Reading passage>
England received a horror draw for the second straight Rugby World Cup when they landed in a pool of death alongside France and Argentina on Wednesday.
The 2003 champions were handed the toughest assignment of the leading nations, with holders New Zealand drawing South Africa and Italy in Pool B.
Two-time winners Australia went into Pool D with Wales and Georgia, while Ireland will face Scotland and hosts Japan in Pool A.
Two more teams will be added to each group after qualifying, which England will now watch closely after their nightmare showing in 2015.
Two years ago, England became the first World Cup hosts not to reach the knock-outs after they were grouped with Wales, Australia, Fiji and Uruguay.
“It’s all very exciting isn’t it?” deadpanned coach Eddie Jones, who has led England to 17 wins in 18 games and two straight Six Nations titles.
“We’ve got two Tests against Argentina in June so we can practise a little bit.”
Wednesday’s draw could complicate Jones’s oft-repeated vow to dethrone top-ranked New Zealand, who have won the World Cup three times.
England have a mixed World Cup record against France and their last meeting was a quarter-final defeat in 2011 in Auckland.
They have won both of their World Cup games so far against Argentina, but the Pumas are much improved and reached the semi-finals in 2015.
“It’s a death pool for sure,” said France coach Guy Noves. “It’s very difficult and we will try to match our rivals and to get out of the pool.
“The competition starts today but let’s not forget that two teams haven’t qualified yet, so we must respect all rivals.”
– Super Mario –
All Blacks coach Steve Hansen said their Pool B match-up against South Africa would now give their annual Rugby Championship games extra meaning.
New Zealand lost to South Africa in the 1995 final but they have won their last two World Cup meetings, including their 2015 semi-final.

[Spatial reasoning question data]
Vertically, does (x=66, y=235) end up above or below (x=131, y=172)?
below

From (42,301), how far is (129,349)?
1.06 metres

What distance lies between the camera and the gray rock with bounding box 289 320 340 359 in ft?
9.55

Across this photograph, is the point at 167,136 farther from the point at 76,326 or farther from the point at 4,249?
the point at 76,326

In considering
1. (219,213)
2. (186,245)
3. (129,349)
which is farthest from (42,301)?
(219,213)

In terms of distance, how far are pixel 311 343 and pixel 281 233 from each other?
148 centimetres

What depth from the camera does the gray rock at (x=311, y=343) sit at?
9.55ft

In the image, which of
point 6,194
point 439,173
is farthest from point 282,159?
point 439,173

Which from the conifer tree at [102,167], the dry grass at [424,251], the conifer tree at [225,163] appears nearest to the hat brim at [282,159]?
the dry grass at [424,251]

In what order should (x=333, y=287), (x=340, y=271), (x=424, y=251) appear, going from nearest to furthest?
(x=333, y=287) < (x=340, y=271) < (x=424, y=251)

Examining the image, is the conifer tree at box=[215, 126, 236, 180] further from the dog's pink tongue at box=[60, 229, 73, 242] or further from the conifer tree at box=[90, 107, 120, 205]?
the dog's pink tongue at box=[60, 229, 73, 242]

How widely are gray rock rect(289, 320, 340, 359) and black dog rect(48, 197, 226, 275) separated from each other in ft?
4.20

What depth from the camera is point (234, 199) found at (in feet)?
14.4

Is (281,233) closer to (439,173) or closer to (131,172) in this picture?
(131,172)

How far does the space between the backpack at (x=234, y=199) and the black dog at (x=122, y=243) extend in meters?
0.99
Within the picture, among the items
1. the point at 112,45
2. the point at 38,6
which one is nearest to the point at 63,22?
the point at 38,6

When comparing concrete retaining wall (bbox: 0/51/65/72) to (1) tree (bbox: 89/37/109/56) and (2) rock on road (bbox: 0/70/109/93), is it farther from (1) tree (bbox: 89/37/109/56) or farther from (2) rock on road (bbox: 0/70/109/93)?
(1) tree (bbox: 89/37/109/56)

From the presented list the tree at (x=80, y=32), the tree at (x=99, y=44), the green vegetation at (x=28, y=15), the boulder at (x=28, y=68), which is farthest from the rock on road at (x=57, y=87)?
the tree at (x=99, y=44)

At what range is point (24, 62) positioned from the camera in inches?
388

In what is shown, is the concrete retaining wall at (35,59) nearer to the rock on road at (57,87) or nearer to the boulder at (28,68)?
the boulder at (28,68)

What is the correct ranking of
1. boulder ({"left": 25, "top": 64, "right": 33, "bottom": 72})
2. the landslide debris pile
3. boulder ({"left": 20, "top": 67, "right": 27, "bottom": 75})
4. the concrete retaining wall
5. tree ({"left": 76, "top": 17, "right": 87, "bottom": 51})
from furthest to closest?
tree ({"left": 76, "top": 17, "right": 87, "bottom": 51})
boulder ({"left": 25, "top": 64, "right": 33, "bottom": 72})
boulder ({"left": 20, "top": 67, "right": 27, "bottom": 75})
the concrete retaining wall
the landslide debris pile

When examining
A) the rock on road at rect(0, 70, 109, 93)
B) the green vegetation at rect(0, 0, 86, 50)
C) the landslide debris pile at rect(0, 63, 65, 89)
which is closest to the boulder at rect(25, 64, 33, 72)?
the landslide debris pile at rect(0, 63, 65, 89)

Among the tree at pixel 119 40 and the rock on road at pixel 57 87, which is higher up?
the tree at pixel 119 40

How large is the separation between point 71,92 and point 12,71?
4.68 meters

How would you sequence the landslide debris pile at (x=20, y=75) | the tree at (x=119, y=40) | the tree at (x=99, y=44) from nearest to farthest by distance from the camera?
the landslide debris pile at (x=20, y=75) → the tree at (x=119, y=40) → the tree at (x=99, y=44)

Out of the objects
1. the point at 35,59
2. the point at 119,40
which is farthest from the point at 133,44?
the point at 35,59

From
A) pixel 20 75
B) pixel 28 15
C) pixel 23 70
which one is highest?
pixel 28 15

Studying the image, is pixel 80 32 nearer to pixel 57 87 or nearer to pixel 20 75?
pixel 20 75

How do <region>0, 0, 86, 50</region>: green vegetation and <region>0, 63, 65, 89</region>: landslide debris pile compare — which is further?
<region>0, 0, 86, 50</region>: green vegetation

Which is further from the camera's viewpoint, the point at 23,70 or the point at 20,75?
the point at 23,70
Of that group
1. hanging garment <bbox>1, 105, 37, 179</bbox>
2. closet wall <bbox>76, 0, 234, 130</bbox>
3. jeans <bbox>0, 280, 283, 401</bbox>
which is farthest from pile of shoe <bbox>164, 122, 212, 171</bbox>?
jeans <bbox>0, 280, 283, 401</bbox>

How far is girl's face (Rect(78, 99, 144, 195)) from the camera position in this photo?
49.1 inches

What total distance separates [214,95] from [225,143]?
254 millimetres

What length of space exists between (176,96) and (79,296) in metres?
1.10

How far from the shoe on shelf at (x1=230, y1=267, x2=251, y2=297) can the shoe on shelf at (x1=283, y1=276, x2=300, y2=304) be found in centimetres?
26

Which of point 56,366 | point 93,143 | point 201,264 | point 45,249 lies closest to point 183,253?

Exercise> Reproduce the Rugby World Cup draw article word for word, from start to finish.

Solution to the problem>
England received a horror draw for the second straight Rugby World Cup when they landed in a pool of death alongside France and Argentina on Wednesday.
The 2003 champions were handed the toughest assignment of the leading nations, with holders New Zealand drawing South Africa and Italy in Pool B.
Two-time winners Australia went into Pool D with Wales and Georgia, while Ireland will face Scotland and hosts Japan in Pool A.
Two more teams will be added to each group after qualifying, which England will now watch closely after their nightmare showing in 2015.
Two years ago, England became the first World Cup hosts not to reach the knock-outs after they were grouped with Wales, Australia, Fiji and Uruguay.
“It’s all very exciting isn’t it?” deadpanned coach Eddie Jones, who has led England to 17 wins in 18 games and two straight Six Nations titles.
“We’ve got two Tests against Argentina in June so we can practise a little bit.”
Wednesday’s draw could complicate Jones’s oft-repeated vow to dethrone top-ranked New Zealand, who have won the World Cup three times.
England have a mixed World Cup record against France and their last meeting was a quarter-final defeat in 2011 in Auckland.
They have won both of their World Cup games so far against Argentina, but the Pumas are much improved and reached the semi-finals in 2015.
“It’s a death pool for sure,” said France coach Guy Noves. “It’s very difficult and we will try to match our rivals and to get out of the pool.
“The competition starts today but let’s not forget that two teams haven’t qualified yet, so we must respect all rivals.”
– Super Mario –
All Blacks coach Steve Hansen said their Pool B match-up against South Africa would now give their annual Rugby Championship games extra meaning.
New Zealand lost to South Africa in the 1995 final but they have won their last two World Cup meetings, including their 2015 semi-final.